▶ _Objective_
Write out the lines below word for word, from the first one through the one containing "rusty metal [137, 0, 226, 87]", including both ends. Leave the pictures out of your answer.

──────── Given data ────────

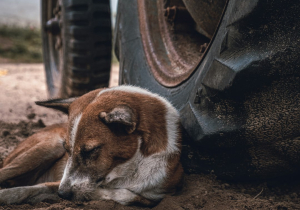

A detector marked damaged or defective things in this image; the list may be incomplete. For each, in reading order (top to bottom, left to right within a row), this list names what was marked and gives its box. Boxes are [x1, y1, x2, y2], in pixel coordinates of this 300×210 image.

rusty metal [137, 0, 226, 87]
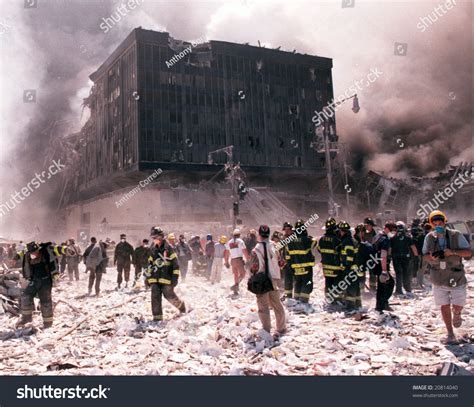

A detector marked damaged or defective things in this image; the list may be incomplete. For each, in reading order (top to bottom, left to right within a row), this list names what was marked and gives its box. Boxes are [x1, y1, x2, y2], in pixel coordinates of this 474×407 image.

damaged building [60, 27, 340, 242]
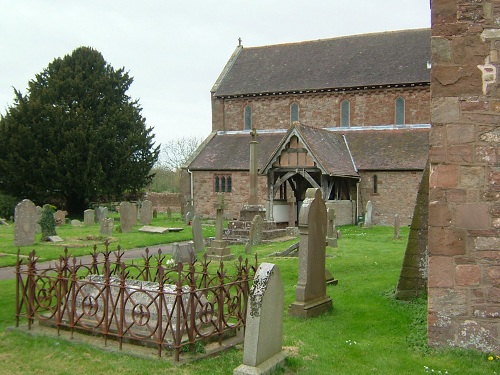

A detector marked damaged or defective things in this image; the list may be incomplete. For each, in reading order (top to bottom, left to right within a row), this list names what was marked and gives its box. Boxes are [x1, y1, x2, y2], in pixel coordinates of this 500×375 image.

rusty iron railing [15, 244, 258, 362]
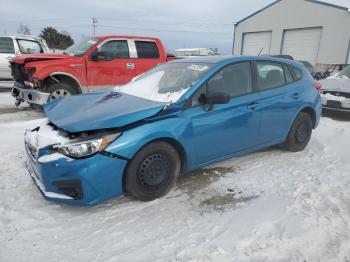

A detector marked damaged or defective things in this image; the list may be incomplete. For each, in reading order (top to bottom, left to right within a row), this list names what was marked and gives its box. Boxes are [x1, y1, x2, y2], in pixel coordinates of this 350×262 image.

damaged front bumper [11, 82, 49, 106]
crumpled hood [43, 92, 167, 133]
white damaged car [320, 65, 350, 114]
broken headlight [52, 133, 120, 158]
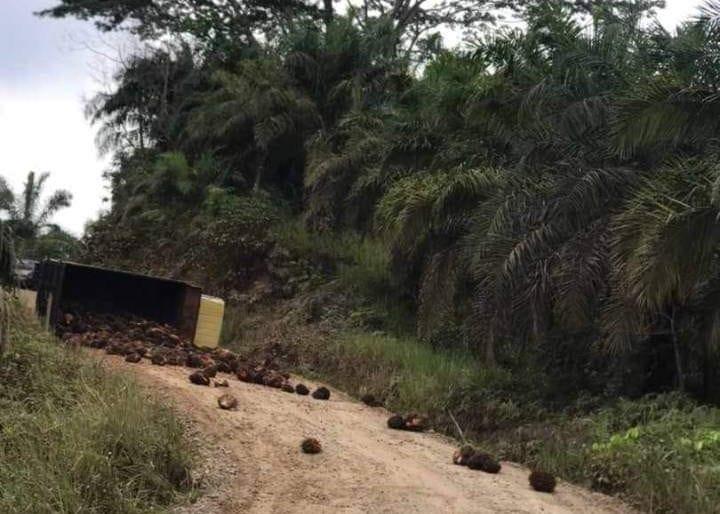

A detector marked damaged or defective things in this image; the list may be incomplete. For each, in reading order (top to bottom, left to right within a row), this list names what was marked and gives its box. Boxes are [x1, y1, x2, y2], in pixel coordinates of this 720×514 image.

overturned truck [33, 260, 224, 348]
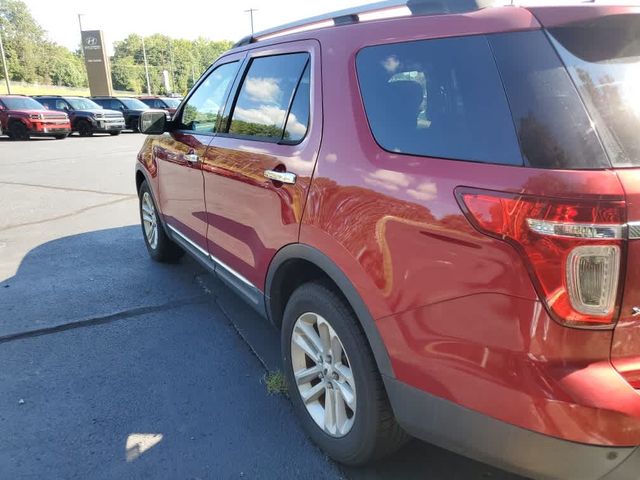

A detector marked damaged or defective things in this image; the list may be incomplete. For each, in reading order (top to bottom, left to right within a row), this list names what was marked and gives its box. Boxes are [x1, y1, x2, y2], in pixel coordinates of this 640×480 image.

pavement crack [0, 180, 134, 197]
pavement crack [0, 195, 135, 232]
pavement crack [0, 294, 209, 344]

────────

▶ _The solution_
A detector marked damaged or defective things in this image; the list may be incomplete. For each, in reading order (top to bottom, left to right within a row), this list names what was marked and gives its box. Boxes are [x1, y1, x2, y2], in pixel coordinates of this 300×210 image.

rusty metal [137, 0, 226, 87]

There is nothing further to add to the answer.